START DOCUMENT EXTRACT

In some embodiments, the silicon material comprises at least one of a silicon powder, a silicon chunk(s), a silicon bead(s), a silicon sheet, a silicon foil, a silicon plate, a silicon fibers, a sintered silicon disk, or any combination thereof. In some embodiments, the substantially pure silicon material comprises at least one of a substantially pure silicon powder, a substantially pure silicon chunk(s), a substantially pure silicon bead(s), a substantially pure silicon sheet, a substantially pure silicon foil, a substantially pure silicon plate, a substantially pure silicon fibers, a substantially pure sintered silicon disk, or any combination thereof. In some embodiments, the metal getter is formed of the substantially pure silicon material.

In some embodiments, the phosphorus material comprises at least one of a phosphorus powder, a phosphorus chunk(s), a phosphorus bead(s), a phosphorus sheet, a phosphorus foil, a phosphorus plate, a phosphorus fibers, a sintered phosphorus disk, or any combination thereof. In some embodiments, the substantially pure phosphorus material comprises at least one of a substantially pure phosphorus powder, a substantially pure phosphorus chunk(s), a substantially pure phosphorus bead(s), a substantially pure phosphorus sheet, a substantially pure phosphorus foil, a substantially pure phosphorus plate, a substantially pure phosphorus fibers, a substantially pure sintered phosphorus disk, or any combination thereof. In some embodiments, the metal getter is formed of the substantially pure phosphorus material.

END DOCUMENT EXTRACT
START DATA SECTION

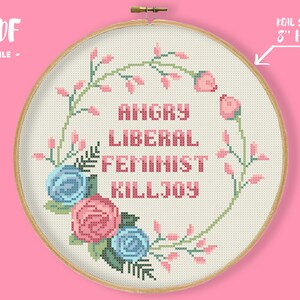 May include: Cross stitch pattern featuring a floral wreath with pink and blue roses and the text "Angry Liberal Feminist Killjoy" in pink lettering. The pattern is designed for an 8-inch hoop.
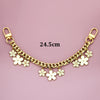 Gold chain phone strap featuring small white flower charms against a pink background.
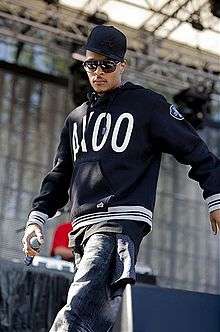 T.I. walking onto a stage wearing a cap, hoodie, jeans and sunglasses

END DATA SECTION

**TASKS**
A. In the passage on getter materials, what kind of disk is listed among the forms of silicon material?
B. List every form the silicon material may take, according to the passage on getter materials.
C. Set down everything in the passage on getter materials from "In some embodiments, the phosphorus" down to "pure phosphorus material.".
The listing stands apart from the passage on getter materials.

**TASK RESULTS**
A. A sintered silicon disk.

B.
- silicon powder
- silicon chunk(s)
- silicon bead(s)
- silicon sheet
- silicon foil
- silicon plate
- silicon fibers
- sintered silicon disk

C.
In some embodiments, the phosphorus material comprises at least one of a phosphorus powder, a phosphorus chunk(s), a phosphorus bead(s), a phosphorus sheet, a phosphorus foil, a phosphorus plate, a phosphorus fibers, a sintered phosphorus disk, or any combination thereof. In some embodiments, the substantially pure phosphorus material comprises at least one of a substantially pure phosphorus powder, a substantially pure phosphorus chunk(s), a substantially pure phosphorus bead(s), a substantially pure phosphorus sheet, a substantially pure phosphorus foil, a substantially pure phosphorus plate, a substantially pure phosphorus fibers, a substantially pure sintered phosphorus disk, or any combination thereof. In some embodiments, the metal getter is formed of the substantially pure phosphorus material.